Records for processing —
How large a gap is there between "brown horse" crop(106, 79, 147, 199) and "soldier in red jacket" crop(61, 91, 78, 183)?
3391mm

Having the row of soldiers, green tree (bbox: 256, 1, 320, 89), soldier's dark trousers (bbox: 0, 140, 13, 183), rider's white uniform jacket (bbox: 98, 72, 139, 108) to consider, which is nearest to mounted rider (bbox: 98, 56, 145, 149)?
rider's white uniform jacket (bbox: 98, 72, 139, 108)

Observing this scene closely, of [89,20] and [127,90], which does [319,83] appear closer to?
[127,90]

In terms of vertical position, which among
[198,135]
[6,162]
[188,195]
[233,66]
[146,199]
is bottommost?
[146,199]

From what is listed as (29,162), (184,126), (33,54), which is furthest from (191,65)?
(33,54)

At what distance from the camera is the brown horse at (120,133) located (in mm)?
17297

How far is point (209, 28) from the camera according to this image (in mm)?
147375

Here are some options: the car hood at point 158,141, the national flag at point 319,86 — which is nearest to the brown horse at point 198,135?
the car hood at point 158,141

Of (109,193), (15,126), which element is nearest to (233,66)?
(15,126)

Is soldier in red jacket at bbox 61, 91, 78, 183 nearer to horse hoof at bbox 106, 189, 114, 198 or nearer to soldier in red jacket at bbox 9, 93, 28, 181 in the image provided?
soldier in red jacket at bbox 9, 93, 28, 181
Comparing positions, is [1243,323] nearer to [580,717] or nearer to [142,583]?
...
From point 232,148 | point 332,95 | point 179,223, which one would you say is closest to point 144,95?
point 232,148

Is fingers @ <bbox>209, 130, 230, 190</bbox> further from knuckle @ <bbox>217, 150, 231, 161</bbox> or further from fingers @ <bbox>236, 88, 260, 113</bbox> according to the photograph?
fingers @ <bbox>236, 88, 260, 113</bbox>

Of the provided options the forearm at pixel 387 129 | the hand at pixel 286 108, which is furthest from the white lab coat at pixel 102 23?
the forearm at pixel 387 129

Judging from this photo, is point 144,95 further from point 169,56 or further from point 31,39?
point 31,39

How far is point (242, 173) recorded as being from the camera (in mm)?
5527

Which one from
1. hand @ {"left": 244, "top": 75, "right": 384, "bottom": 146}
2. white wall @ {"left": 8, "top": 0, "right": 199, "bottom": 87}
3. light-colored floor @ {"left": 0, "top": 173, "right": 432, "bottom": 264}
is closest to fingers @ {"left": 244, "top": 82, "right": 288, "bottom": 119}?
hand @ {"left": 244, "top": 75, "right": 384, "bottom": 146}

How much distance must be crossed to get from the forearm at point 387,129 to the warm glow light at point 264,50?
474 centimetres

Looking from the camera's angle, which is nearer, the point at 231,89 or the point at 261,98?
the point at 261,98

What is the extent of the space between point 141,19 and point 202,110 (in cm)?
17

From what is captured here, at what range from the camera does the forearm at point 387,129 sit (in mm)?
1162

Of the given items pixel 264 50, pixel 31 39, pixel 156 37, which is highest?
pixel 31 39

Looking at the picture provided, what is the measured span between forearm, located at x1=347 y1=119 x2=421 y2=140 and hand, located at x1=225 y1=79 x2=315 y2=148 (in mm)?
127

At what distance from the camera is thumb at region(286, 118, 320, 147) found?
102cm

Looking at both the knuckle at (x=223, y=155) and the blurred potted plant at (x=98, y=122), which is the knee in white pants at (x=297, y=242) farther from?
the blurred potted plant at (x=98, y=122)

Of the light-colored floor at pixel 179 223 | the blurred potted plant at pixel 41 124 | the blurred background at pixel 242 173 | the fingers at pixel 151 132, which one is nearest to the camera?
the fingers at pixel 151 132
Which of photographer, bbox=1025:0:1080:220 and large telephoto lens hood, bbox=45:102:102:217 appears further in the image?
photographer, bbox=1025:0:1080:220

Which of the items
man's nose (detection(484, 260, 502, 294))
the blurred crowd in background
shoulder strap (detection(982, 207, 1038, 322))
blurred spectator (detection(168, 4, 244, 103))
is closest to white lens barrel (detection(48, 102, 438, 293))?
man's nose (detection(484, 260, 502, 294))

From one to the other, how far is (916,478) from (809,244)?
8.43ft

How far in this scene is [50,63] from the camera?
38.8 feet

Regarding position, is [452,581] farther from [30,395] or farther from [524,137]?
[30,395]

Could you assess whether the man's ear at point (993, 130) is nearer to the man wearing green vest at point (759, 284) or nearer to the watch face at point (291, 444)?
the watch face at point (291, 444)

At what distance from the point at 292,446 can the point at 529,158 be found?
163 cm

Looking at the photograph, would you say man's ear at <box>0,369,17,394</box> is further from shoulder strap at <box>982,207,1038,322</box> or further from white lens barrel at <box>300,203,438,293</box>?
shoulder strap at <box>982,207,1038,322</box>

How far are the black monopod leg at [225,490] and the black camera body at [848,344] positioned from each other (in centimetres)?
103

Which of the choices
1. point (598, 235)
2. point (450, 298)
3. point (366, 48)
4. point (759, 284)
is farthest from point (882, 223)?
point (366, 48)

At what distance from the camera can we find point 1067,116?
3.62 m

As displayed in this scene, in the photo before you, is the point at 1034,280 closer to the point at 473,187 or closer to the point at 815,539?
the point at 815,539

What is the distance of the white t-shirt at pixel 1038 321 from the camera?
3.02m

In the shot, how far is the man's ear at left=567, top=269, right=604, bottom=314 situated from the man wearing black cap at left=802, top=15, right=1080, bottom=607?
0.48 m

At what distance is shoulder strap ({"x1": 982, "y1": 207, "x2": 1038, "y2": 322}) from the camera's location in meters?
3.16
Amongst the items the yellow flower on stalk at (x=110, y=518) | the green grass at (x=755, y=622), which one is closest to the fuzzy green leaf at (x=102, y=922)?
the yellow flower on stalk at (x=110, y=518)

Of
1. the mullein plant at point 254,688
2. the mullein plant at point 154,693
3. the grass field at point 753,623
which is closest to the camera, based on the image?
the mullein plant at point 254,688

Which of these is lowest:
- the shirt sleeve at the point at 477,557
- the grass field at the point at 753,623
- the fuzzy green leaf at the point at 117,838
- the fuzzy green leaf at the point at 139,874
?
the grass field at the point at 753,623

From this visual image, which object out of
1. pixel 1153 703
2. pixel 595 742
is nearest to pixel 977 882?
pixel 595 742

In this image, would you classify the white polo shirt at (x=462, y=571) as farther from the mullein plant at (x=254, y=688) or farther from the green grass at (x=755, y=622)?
...
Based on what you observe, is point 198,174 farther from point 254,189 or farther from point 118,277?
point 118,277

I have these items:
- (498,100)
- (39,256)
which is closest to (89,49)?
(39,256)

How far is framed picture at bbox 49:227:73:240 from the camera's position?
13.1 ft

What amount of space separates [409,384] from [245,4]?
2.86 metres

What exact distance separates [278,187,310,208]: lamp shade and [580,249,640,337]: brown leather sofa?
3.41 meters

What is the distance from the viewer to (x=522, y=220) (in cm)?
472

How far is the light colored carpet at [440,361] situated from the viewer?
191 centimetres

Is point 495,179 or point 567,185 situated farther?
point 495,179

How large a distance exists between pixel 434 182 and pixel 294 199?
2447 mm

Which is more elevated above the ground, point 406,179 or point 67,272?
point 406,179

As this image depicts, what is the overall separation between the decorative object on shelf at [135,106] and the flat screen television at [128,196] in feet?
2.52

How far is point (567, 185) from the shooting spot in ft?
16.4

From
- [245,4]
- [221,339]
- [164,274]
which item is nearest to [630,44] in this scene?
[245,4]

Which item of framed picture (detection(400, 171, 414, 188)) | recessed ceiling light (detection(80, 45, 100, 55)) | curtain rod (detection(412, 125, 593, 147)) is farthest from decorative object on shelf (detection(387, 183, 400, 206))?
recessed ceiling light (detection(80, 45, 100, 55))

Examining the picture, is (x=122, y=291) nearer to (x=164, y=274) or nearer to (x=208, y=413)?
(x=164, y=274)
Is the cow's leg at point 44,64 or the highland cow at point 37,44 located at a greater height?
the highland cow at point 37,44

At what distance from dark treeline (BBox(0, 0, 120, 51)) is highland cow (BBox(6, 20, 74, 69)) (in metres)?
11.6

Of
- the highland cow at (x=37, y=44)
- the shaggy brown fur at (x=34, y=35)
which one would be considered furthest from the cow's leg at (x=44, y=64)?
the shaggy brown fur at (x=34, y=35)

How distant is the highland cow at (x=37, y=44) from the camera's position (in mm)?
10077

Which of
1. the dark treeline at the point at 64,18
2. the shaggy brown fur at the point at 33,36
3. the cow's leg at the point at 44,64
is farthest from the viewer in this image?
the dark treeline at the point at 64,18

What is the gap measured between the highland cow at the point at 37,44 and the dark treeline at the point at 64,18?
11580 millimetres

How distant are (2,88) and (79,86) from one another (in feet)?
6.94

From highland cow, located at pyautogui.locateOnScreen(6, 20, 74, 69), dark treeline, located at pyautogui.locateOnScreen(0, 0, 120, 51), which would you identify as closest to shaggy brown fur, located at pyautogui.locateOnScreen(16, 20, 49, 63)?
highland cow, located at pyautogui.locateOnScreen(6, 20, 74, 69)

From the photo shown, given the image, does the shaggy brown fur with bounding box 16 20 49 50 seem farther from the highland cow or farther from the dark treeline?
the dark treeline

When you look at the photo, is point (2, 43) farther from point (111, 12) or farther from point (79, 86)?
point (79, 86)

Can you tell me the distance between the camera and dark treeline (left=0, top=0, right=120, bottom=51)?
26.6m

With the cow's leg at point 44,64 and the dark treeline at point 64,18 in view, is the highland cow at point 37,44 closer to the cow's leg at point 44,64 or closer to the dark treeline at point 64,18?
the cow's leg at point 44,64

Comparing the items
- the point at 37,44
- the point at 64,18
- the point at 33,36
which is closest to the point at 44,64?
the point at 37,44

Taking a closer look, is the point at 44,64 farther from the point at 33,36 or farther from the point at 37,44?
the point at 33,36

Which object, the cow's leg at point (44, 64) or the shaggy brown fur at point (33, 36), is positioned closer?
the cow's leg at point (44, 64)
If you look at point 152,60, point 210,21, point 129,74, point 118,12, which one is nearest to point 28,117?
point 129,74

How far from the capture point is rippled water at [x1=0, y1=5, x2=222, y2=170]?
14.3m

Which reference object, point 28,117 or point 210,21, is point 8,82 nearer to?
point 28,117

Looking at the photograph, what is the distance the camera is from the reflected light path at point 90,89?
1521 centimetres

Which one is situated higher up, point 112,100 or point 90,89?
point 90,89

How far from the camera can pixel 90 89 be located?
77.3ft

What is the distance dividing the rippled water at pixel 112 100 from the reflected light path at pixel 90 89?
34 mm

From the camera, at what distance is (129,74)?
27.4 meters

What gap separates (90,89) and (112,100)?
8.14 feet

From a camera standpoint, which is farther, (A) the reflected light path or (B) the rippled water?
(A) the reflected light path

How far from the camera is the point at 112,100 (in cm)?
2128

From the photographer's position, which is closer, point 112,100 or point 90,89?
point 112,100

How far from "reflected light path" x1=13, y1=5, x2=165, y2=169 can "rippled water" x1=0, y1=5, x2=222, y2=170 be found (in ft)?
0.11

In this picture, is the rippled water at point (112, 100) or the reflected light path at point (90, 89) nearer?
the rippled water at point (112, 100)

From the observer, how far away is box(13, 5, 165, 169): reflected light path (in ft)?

Set exercise — Copy out word for word the lines starting at the one containing "Amongst the items" and ending at the one containing "In this image, would".

Answer for the task —
Amongst the items the yellow flower on stalk at (x=110, y=518) | the green grass at (x=755, y=622), which one is closest to the fuzzy green leaf at (x=102, y=922)?
the yellow flower on stalk at (x=110, y=518)

Of
1. the mullein plant at point 254,688
2. the mullein plant at point 154,693
3. the grass field at point 753,623
which is closest to the camera, based on the image?
the mullein plant at point 254,688

Which of these is lowest:
- the shirt sleeve at the point at 477,557
- the grass field at the point at 753,623
- the fuzzy green leaf at the point at 117,838
- the fuzzy green leaf at the point at 139,874
?
the grass field at the point at 753,623

From this visual image, which object out of
1. pixel 1153 703
2. pixel 595 742
is nearest to pixel 977 882?
pixel 595 742

In this image, would you classify the white polo shirt at (x=462, y=571) as farther from the mullein plant at (x=254, y=688) or farther from the green grass at (x=755, y=622)?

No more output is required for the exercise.